STORED DATA Block Start

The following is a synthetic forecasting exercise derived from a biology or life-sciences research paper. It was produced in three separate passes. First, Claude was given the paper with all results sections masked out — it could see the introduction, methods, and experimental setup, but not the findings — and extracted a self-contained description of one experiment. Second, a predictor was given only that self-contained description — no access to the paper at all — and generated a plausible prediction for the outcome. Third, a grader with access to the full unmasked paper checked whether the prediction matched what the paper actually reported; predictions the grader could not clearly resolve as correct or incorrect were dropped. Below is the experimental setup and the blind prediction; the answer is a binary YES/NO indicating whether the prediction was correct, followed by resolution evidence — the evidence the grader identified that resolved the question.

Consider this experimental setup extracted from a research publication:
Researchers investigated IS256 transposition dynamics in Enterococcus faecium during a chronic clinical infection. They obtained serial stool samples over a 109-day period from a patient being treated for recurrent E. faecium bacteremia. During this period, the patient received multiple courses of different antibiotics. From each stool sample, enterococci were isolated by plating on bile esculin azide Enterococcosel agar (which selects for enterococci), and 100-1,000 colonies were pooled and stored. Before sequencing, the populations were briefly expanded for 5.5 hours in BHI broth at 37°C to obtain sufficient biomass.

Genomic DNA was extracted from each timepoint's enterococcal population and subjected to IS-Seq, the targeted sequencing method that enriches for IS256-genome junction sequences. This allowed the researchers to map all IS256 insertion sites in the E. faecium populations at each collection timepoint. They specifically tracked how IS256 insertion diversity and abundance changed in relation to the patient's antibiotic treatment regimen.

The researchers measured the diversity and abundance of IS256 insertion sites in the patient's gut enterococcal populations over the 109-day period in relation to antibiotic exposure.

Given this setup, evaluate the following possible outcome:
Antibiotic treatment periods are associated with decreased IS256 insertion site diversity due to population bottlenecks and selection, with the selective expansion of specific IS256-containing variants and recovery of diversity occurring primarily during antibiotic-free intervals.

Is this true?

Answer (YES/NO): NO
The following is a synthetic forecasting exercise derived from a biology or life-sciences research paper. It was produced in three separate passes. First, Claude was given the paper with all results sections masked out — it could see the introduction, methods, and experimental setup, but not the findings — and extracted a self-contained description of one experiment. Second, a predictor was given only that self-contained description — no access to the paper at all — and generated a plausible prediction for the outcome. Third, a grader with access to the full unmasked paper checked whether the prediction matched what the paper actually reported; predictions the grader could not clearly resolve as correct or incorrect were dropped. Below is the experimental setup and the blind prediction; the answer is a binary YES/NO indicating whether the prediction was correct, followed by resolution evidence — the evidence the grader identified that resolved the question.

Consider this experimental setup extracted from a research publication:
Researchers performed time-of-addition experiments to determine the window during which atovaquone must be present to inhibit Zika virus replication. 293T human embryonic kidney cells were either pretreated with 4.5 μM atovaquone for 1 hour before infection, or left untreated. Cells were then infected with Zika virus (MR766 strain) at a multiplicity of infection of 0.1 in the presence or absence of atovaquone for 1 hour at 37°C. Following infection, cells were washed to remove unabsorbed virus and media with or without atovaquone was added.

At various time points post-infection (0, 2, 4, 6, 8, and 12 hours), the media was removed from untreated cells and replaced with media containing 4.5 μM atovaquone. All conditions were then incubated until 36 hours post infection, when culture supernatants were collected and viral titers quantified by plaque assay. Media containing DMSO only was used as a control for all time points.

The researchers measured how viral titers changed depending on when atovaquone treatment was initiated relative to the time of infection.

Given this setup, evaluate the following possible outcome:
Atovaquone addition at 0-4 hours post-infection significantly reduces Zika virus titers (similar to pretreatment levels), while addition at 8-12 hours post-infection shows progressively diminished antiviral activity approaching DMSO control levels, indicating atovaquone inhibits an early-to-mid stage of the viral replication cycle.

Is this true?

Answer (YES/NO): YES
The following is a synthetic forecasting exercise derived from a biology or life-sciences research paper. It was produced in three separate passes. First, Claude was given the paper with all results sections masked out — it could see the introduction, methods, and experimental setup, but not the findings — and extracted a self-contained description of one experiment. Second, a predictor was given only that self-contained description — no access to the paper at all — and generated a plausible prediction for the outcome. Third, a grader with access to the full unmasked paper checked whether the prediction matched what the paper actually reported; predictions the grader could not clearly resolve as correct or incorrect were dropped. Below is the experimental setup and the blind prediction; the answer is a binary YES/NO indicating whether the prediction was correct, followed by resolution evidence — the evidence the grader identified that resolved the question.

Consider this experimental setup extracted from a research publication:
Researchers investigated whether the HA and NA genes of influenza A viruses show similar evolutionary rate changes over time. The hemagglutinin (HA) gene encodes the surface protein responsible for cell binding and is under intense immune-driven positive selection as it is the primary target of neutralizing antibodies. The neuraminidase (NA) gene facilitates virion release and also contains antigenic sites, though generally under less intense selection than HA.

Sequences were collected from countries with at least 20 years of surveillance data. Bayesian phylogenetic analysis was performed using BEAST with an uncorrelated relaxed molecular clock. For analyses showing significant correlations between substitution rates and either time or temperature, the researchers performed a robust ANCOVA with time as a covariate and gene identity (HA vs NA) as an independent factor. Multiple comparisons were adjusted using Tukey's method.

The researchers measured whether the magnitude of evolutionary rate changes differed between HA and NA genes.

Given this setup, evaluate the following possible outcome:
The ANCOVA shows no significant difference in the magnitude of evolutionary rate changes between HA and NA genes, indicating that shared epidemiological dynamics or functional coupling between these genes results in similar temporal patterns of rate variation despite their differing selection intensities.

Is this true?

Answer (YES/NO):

STORED DATA Block End

Search the lines above for the string "DMSO", then show every one that has it.

At various time points post-infection (0, 2, 4, 6, 8, and 12 hours), the media was removed from untreated cells and replaced with media containing 4.5 μM atovaquone. All conditions were then incubated until 36 hours post infection, when culture supernatants were collected and viral titers quantified by plaque assay. Media containing DMSO only was used as a control for all time points.
Atovaquone addition at 0-4 hours post-infection significantly reduces Zika virus titers (similar to pretreatment levels), while addition at 8-12 hours post-infection shows progressively diminished antiviral activity approaching DMSO control levels, indicating atovaquone inhibits an early-to-mid stage of the viral replication cycle.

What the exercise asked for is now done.